On Thu, Apr 1, 2021 at 5:21 PM Niels Möller nisse@lysator.liu.se wrote:
nisse@lysator.liu.se (Niels Möller) writes:
(iii) I've considered doing it earlier, to make it easier to implement aes without a round loop (like for all current versions of aes-encrypt-internal.*). E.g., on x86_64, for aes128 we could load all subkeys into registers and still have registers left to do two or more blocks in parallel, but then we'd need to override aes128_encrypt separately from the other aes*_encrypt.
I've given this a try, see experimental patch below. It adds a x86_64/aesni/aes128-encrypt.asm, with a 2-way loop. It gives a very modest speedup, 5%, when I benchmark on my laptop (which is now a pretty fast machine, AMD Ryzen 5). I've also added a cbc-aes128-encrypt.asm. That gives more significant speedup, almost 60%. I think main reason for the speedup is that we avoid reloading subkeys between blocks.

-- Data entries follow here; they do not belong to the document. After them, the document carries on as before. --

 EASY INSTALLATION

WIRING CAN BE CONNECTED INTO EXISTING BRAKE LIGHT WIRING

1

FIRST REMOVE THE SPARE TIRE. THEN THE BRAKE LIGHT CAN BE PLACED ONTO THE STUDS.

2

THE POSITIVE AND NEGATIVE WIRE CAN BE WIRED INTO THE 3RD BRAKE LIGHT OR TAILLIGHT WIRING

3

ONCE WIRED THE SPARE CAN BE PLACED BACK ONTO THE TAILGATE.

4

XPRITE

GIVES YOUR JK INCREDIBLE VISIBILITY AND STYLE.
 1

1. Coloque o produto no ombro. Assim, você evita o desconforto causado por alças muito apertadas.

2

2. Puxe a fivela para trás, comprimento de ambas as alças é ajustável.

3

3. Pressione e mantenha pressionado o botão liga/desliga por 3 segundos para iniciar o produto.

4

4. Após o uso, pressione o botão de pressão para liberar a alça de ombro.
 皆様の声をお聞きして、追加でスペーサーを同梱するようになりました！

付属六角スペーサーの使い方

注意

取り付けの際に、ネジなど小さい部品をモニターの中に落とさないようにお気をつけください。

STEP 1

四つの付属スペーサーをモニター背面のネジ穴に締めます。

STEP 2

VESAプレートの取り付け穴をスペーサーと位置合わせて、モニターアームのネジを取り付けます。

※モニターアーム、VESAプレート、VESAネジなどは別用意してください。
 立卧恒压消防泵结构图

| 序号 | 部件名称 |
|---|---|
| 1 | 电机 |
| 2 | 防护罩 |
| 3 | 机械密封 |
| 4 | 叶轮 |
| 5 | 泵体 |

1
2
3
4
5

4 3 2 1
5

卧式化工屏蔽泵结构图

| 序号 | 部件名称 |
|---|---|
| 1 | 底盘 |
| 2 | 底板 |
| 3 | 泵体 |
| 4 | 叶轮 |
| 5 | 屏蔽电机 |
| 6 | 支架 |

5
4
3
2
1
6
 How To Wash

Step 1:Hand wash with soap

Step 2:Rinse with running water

If we want to go this way, I wonder how to do it without an explosion of files and functions. For s390x, it seems each function will be very small, but not so for most other archs. There are at least three modes that are similar to cbc encrypt in that they have to process blocks sequentially, with no parallelism: CBC encrypt, CMAC, and XTS (there may be more). It's not so nice if we need (modes × ciphers) number of assembly files, with lots of duplication.
I can think of a core function for AES-CBC mode cbc_aes_encrypt that supplies cbc_aes128_encrypt, cbc_aes192_encrypt, and cbc_aes256_encrypt function, now we can optimize cbc_aes_encrypt in assembly while taking care of rounds parameter during implementing. I still prefer duplicating files and functions for AES modes with different rounds rather than going with this approach as I can't think of any other solution.